# TASK TO COMPLETE
Restate word for word the entries below, starting at the line with "request_url: https://www.google.com/recaptcha/api2/aframe" and ending at the line with "content_type: text/css". Keep both end lines and omit the pictures.

# DATASET CONTENT
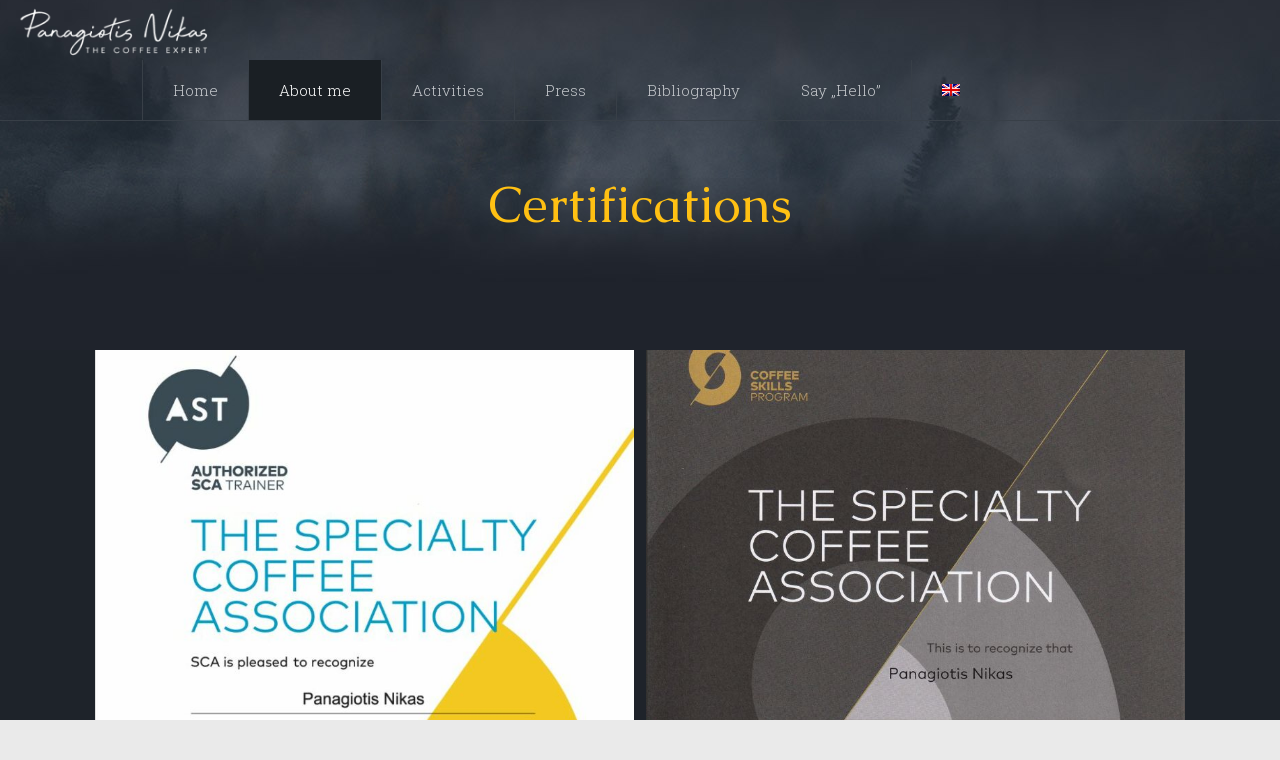

--- FILE ---
content_type: text/plain
request_url: https://www.google-analytics.com/j/collect?v=1&_v=j102&a=515723096&t=pageview&_s=1&dl=https%3A%2F%2Fwww.panagiotisnikas.com%2Fcertifications%2F%3Flang%3Den&ul=en-us%40posix&dt=Certifications%20%E2%80%93%20%CE%A0%CE%B1%CE%BD%CE%B1%CE%B3%CE%B9%CF%8E%CF%84%CE%B7%CF%82%20%CE%9D%CE%AF%CE%BA%CE%B1%CF%82%20%7C%20Panagiotis%20Nikas&sr=1280x720&vp=1280x720&_u=KGBAgEIhAAAAACAAI~&jid=85642334&gjid=1408276128&cid=884335799.1769688730&tid=UA-162184649-1&_gid=104262861.1769688730&_slc=1&z=2107555811
body_size: -453
content:
2,cG-HDB8ZTX8YN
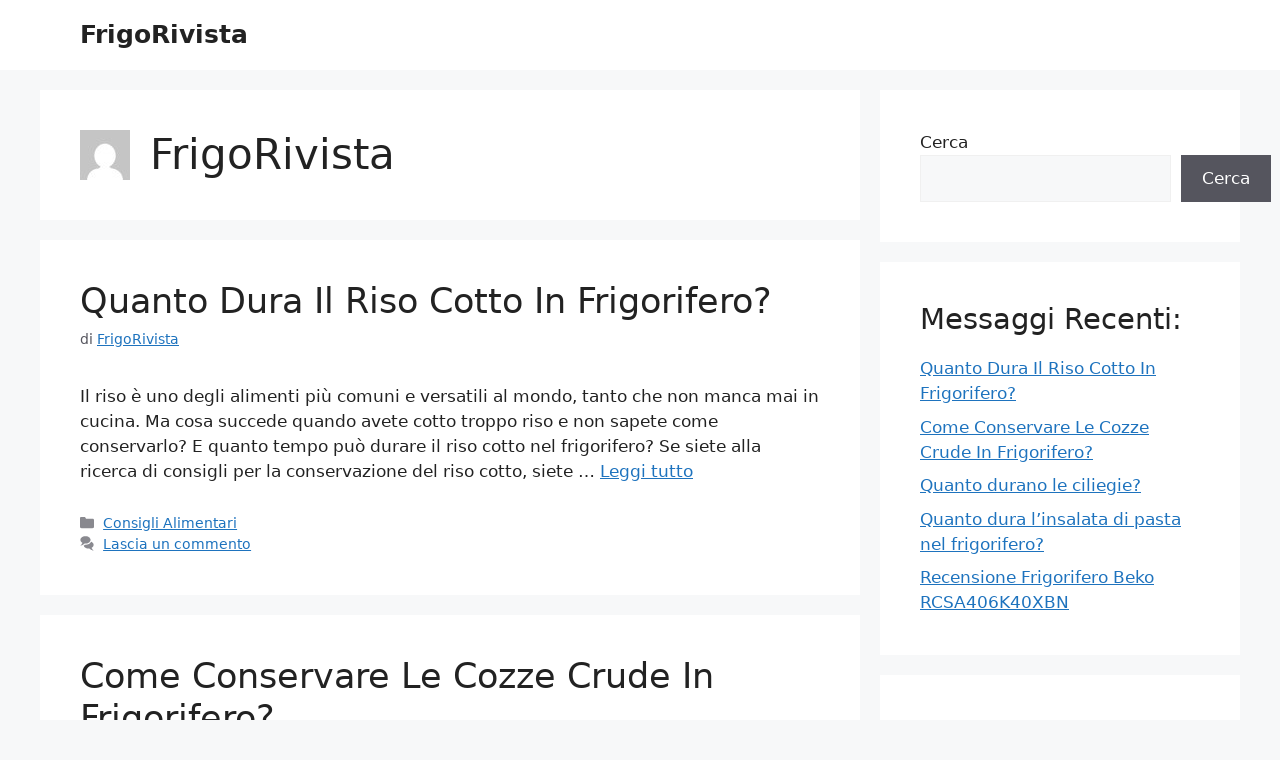

--- FILE ---
content_type: text/html; charset=utf-8
request_url: https://www.google.com/recaptcha/api2/aframe
body_size: 269
content:
<!DOCTYPE HTML><html><head><meta http-equiv="content-type" content="text/html; charset=UTF-8"></head><body><script nonce="LEqNyQuJb7KuIuk5gLKTVQ">/** Anti-fraud and anti-abuse applications only. See google.com/recaptcha */ try{var clients={'sodar':'https://pagead2.googlesyndication.com/pagead/sodar?'};window.addEventListener("message",function(a){try{if(a.source===window.parent){var b=JSON.parse(a.data);var c=clients[b['id']];if(c){var d=document.createElement('img');d.src=c+b['params']+'&rc='+(localStorage.getItem("rc::a")?sessionStorage.getItem("rc::b"):"");window.document.body.appendChild(d);sessionStorage.setItem("rc::e",parseInt(sessionStorage.getItem("rc::e")||0)+1);localStorage.setItem("rc::h",'1770002386543');}}}catch(b){}});window.parent.postMessage("_grecaptcha_ready", "*");}catch(b){}</script></body></html>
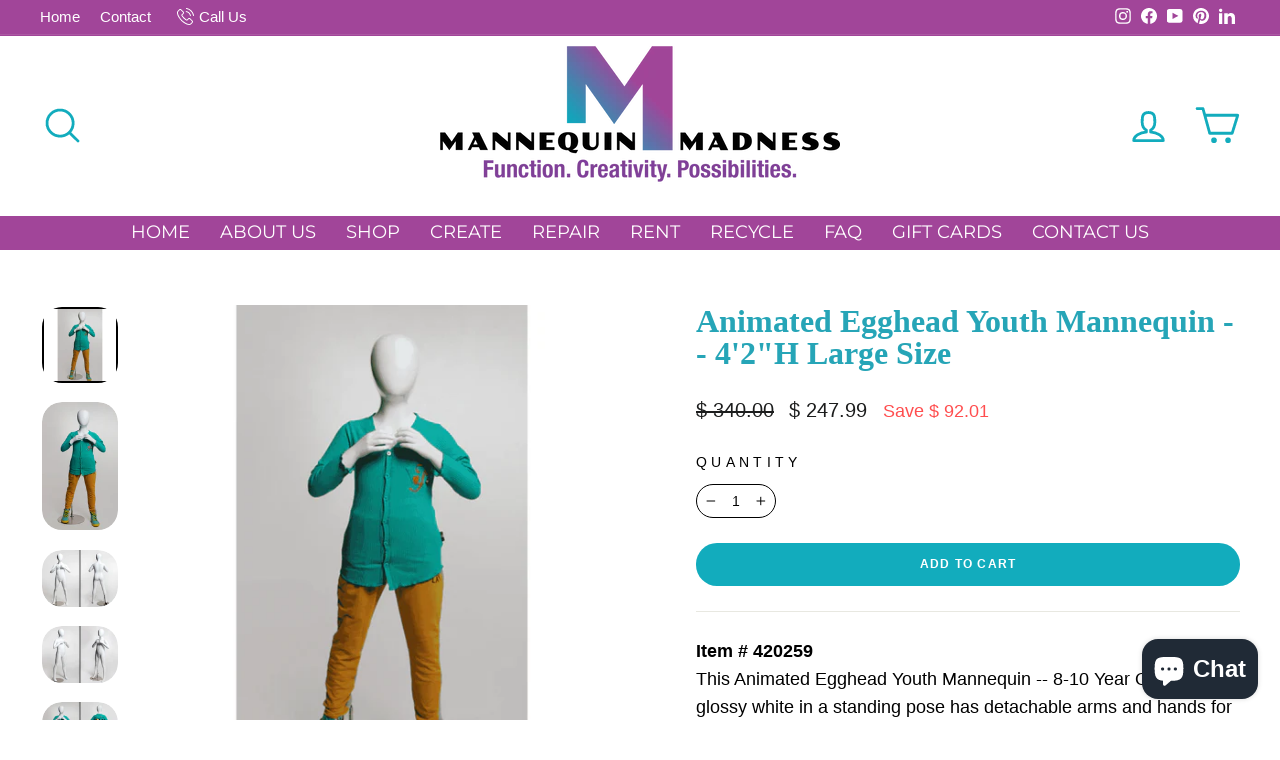

--- FILE ---
content_type: text/css
request_url: https://www.mannequinmadness.com/cdn/shop/t/171/assets/sma-deco-label.css?v=131488227116920351261736093767
body_size: -123
content:
.pl-parent{position:relative}.pl-container{cursor:pointer;position:absolute}.pl-product{width:323px;height:434px;top:0;z-index:2}.pl-collection{width:100%;height:100%;top:0;margin:0!important;z-index:1}.limespot-recommendation-box-item .pl-collection{top:0}.pl-image{position:absolute!important;background-size:contain!important;background-repeat:no-repeat!important;z-index:1}.pl-image:empty{display:initial}.top_right{top:0!important;right:0!important;bottom:auto!important;left:auto!important;background-position:right top}.top_left{top:0!important;left:0!important;right:auto!important;bottom:auto!important;background-position:left top}.top_center{top:0!important;left:50%!important;right:auto!important;bottom:auto!important;transform:translate(-50%)!important;background-position:center top}.middle_right{top:50%!important;right:0!important;left:auto!important;bottom:auto!important;transform:translateY(-50%)!important;background-position:right center}.middle_left{top:50%!important;left:0!important;right:auto!important;bottom:auto!important;transform:translateY(-50%)!important;background-position:left center}.middle_center{top:50%!important;left:50%!important;right:auto!important;bottom:auto!important;transform:translate(-50%,-50%)!important;background-position:center center}.bottom_right{bottom:0!important;right:0!important;left:auto!important;top:auto!important;background-position:right bottom}.bottom_left{bottom:0!important;left:0!important;top:auto!important;right:auto!important;background-position:left bottom}.bottom_center{bottom:0!important;left:50%!important;top:auto!important;right:auto!important;transform:translate(-50%)!important;background-position:center bottom}.pl-text{position:absolute;text-align:center;top:50%;left:50%;transform:translate(-50%) translateY(-50%);z-index:9999;width:100%;line-height:normal}.tmspslot .pl-container{display:none!important}.pl-text-rectangle{clip-path:polygon(100% 0%,100% 100%,0 100%,0 0)}.pl-text-circle{clip-path:circle(50% at 50% 50%)}.pl-text-left-point{clip-path:polygon(25% 0%,100% 0%,100% 100%,25% 100%,0% 50%)}.pl-text-left-point .pl-text{left:60%!important}.pl-text-shape-5{clip-path:polygon(100% 0,100% 100%,0% 100%,25% 50%,0% 0%)}.pl-text-shape-5 .pl-text{left:60%!important}.pl-text-star{clip-path:polygon(50% 0%,63.23% 9.3%,79.39% 9.55%,84.62% 24.84%,97.55% 34.55%,92.8% 50%,97.55% 65.45%,84.62% 75.16%,79.39% 90.45%,63.23% 90.7%,50% 100%,36.77% 90.7%,20.61% 90.45%,15.38% 75.16%,2.45% 65.45%,7.2% 50%,2.45% 34.55%,15.38% 24.84%,20.61% 9.55%,36.77% 9.3%)}.pl-text-star .pl-text{width:70%}.pl-text-trapezoid{clip-path:polygon(40% 0,100% 60%,100% 100%,0 0)}.pl-text-trapezoid .pl-text{transform:translate(-50%) translateY(-50%) rotate(45deg);top:40%;left:60%}.pl-text-triangle{clip-path:polygon(100% 0,0 0,100% 100%)}.pl-text-triangle .pl-text{transform:translate(-50%) translateY(-50%) rotate(45deg);left:66%;top:34%;padding-left:15%;padding-right:15%}
/*# sourceMappingURL=/cdn/shop/t/171/assets/sma-deco-label.css.map?v=131488227116920351261736093767 */
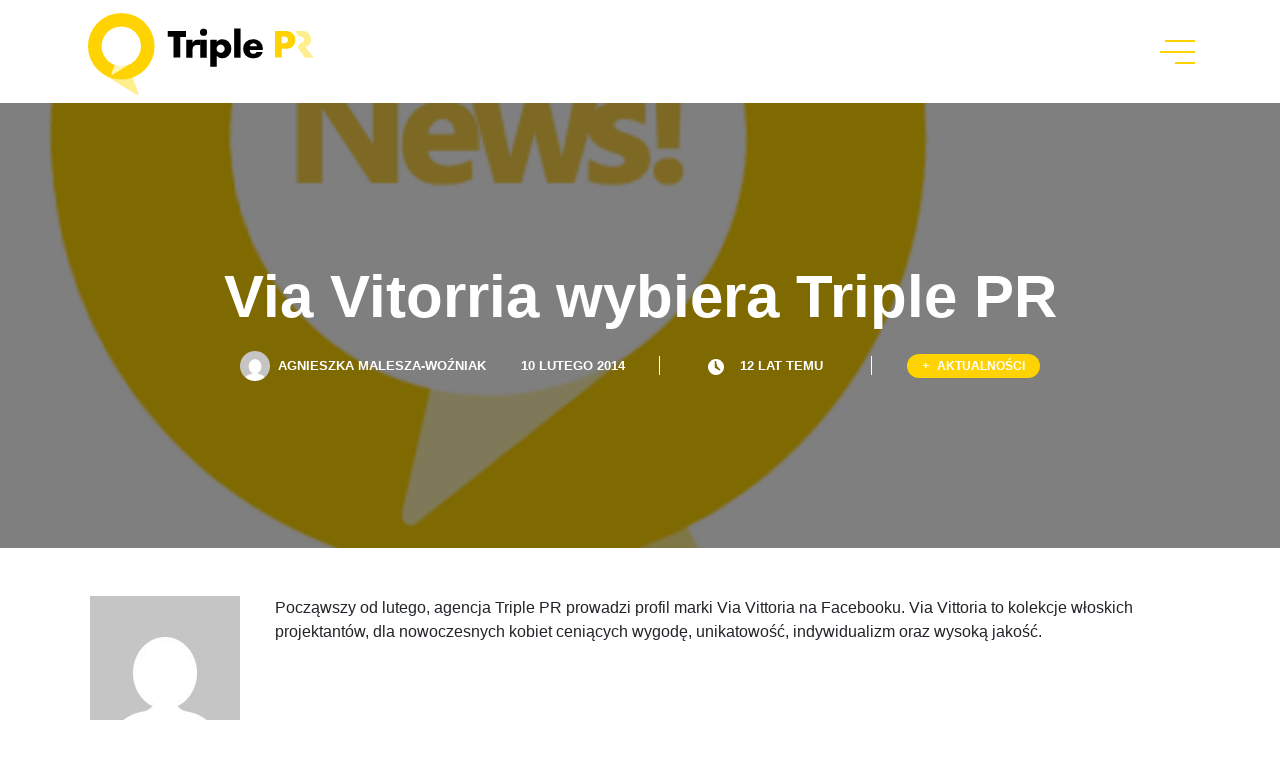

--- FILE ---
content_type: image/svg+xml
request_url: https://www.triplepr.pl/wp-content/themes/triplepr/src/img/logo.svg
body_size: 1142
content:
<svg id="Logo" xmlns="http://www.w3.org/2000/svg" width="240" height="87" viewBox="0 0 240 87">
  <rect id="Rectangle_34" data-name="Rectangle 34" width="240" height="87" fill="none"/>
  <g id="Group_52" data-name="Group 52" transform="translate(2.999 5)">
    <g id="Group_48" data-name="Group 48" transform="translate(79.681 15.5)">
      <path id="Path_41" data-name="Path 41" d="M92.3,23.8V44.6H85.4V23.8H79.7V18H98v5.9H92.3Z" transform="translate(-79.7 -15.5)"/>
      <path id="Path_42" data-name="Path 42" d="M98.2,26.8h6.4v2.9a6,6,0,0,1,2.5-2.5,7.336,7.336,0,0,1,3.3-.4h2V32h-3.5a3.954,3.954,0,0,0-2.9,1c-1.4,1.2-1.4,3.1-1.4,4.1v7.6H98.2Z" transform="translate(-79.704 -15.5)"/>
      <path id="Path_43" data-name="Path 43" d="M115.6,15.7a3.6,3.6,0,1,1-3.6,3.6A3.585,3.585,0,0,1,115.6,15.7Zm3.2,11.1V44.7h-6.4V26.8Z" transform="translate(-79.708 -15.5)"/>
      <path id="Path_44" data-name="Path 44" d="M128.8,53.8h-6.4v-27h6.4v2a6.63,6.63,0,0,1,5.5-2.6,9.192,9.192,0,0,1,6.4,2.6,9.538,9.538,0,0,1,2.7,6.9,9.855,9.855,0,0,1-2.9,7.1,8.406,8.406,0,0,1-6.1,2.5,7.512,7.512,0,0,1-5.6-2.3V53.8Zm1-21a4.41,4.41,0,0,0-1.2,3,4.492,4.492,0,0,0,1.2,2.8,4,4,0,0,0,2.9,1.2,3.63,3.63,0,0,0,2.8-1.2,4.205,4.205,0,0,0,1.2-2.8,4.41,4.41,0,0,0-1.2-3,3.63,3.63,0,0,0-2.8-1.2A4,4,0,0,0,129.8,32.8Z" transform="translate(-79.71 -15.5)"/>
      <path id="Path_45" data-name="Path 45" d="M152.6,15.5V44.7h-6.4V15.5Z" transform="translate(-79.716 -15.5)"/>
      <path id="Path_46" data-name="Path 46" d="M175,36.9H161.7a4.823,4.823,0,0,0,1.1,3,3.546,3.546,0,0,0,2.6.9,4.278,4.278,0,0,0,2.1-.5,2.605,2.605,0,0,0,1.1-1.2h6.1a7.793,7.793,0,0,1-2.2,3.7c-1.4,1.3-3.4,2.5-7.3,2.5a10.057,10.057,0,0,1-7.4-2.7,9.385,9.385,0,0,1-2.6-6.8,9.313,9.313,0,0,1,2.7-6.9,10.254,10.254,0,0,1,7.3-2.6,9.728,9.728,0,0,1,6.9,2.4,9.993,9.993,0,0,1,2.8,7.5v.7Zm-5.9-3.7a5.735,5.735,0,0,0-1-1.9,3.9,3.9,0,0,0-2.6-1,3.391,3.391,0,0,0-2.6,1,4.895,4.895,0,0,0-1,1.9Z" transform="translate(-79.718 -15.5)"/>
      <path id="Path_47" data-name="Path 47" d="M193.9,35.8v8.8H187V18h11a9.22,9.22,0,0,1,6.8,2.4,8.189,8.189,0,0,1,2.5,6.5,8.533,8.533,0,0,1-2.4,6.6,9.066,9.066,0,0,1-6.6,2.3Zm0-5.6h2.3a4.752,4.752,0,0,0,2.9-.8A3.168,3.168,0,0,0,200,27a3.325,3.325,0,0,0-.8-2.4,4.357,4.357,0,0,0-3-1h-2.4v6.6Z" transform="translate(-79.726 -15.5)" fill="#ffd302"/>
      <path id="Path_48" data-name="Path 48" d="M207.3,18h7.1a8.322,8.322,0,0,1,6.5,2.4,9.01,9.01,0,0,1,2.3,6,7.872,7.872,0,0,1-2.1,5.6,6.79,6.79,0,0,1-3.7,1.8l8.4,10.9h-8.6l-7.6-10.2,2.3-4.5a5.516,5.516,0,0,0,3.4-1.1,3.374,3.374,0,0,0,.9-2.2,2.941,2.941,0,0,0-.9-2.2,4.8,4.8,0,0,0-3.3-1h-1.3Z" transform="translate(-79.731 -15.5)" fill="#ffee8e"/>
    </g>
    <g id="Group_51" data-name="Group 51" transform="translate(0)">
      <g id="Group_49" data-name="Group 49">
        <path id="Path_49" data-name="Path 49" d="M50.392,80.3l-17-46.9L16,61.8,48.592,81.7A1.214,1.214,0,0,0,50.392,80.3Z" transform="translate(-0.004 0)" fill="#ffee8e"/>
        <ellipse id="Ellipse_27" data-name="Ellipse 27" cx="33.292" cy="33.3" rx="33.292" ry="33.3" fill="#ffd302"/>
      </g>
      <g id="Group_50" data-name="Group 50" transform="translate(13.597 13.6)">
        <path id="Path_50" data-name="Path 50" d="M23.3,61,33.4,33.3,43.6,50.1,24.3,61.9C23.8,62.2,23.1,61.6,23.3,61Z" transform="translate(-13.602 -13.6)" fill="#fff4b3"/>
        <ellipse id="Ellipse_28" data-name="Ellipse 28" cx="19.695" cy="19.7" rx="19.695" ry="19.7" fill="#fff"/>
      </g>
    </g>
  </g>
</svg>
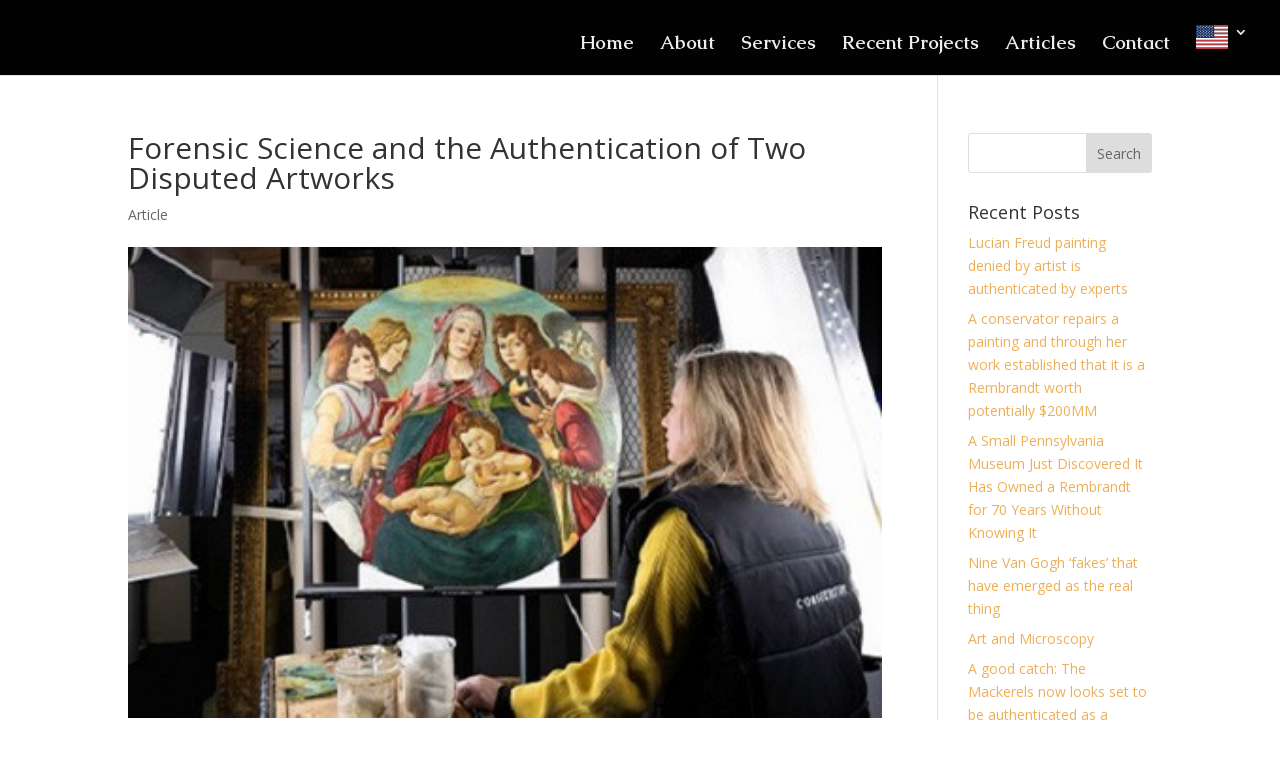

--- FILE ---
content_type: text/plain
request_url: https://www.google-analytics.com/j/collect?v=1&_v=j102&a=1253820751&t=pageview&_s=1&dl=https%3A%2F%2Fwww.peterpaulbiro.net%2Farticle%2Fthe-national-law-review-forensic-science-and-the-authentication-of-two-disputed-artworks&ul=en-us%40posix&dt=Forensic%20Science%20and%20the%20Authentication%20of%20Two%20Disputed%20Artworks%20%7C%20Peter%20Paul%20Biro%3A%20Forensic%20Studies%20in%20Art&sr=1280x720&vp=1280x720&_u=IEBAAEABAAAAACAAI~&jid=1116092475&gjid=53492246&cid=1889944835.1769258937&tid=UA-146861430-1&_gid=500751935.1769258937&_r=1&_slc=1&z=1161479027
body_size: -452
content:
2,cG-W208X61X34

# COMPLETED TASK
request_url: https://www.google.com/recaptcha/api2/aframe
body_size: 269
content:
<!DOCTYPE HTML><html><head><meta http-equiv="content-type" content="text/html; charset=UTF-8"></head><body><script nonce="LEqNyQuJb7KuIuk5gLKTVQ">/** Anti-fraud and anti-abuse applications only. See google.com/recaptcha */ try{var clients={'sodar':'https://pagead2.googlesyndication.com/pagead/sodar?'};window.addEventListener("message",function(a){try{if(a.source===window.parent){var b=JSON.parse(a.data);var c=clients[b['id']];if(c){var d=document.createElement('img');d.src=c+b['params']+'&rc='+(localStorage.getItem("rc::a")?sessionStorage.getItem("rc::b"):"");window.document.body.appendChild(d);sessionStorage.setItem("rc::e",parseInt(sessionStorage.getItem("rc::e")||0)+1);localStorage.setItem("rc::h",'1770002386543');}}}catch(b){}});window.parent.postMessage("_grecaptcha_ready", "*");}catch(b){}</script></body></html>

--- FILE ---
content_type: text/css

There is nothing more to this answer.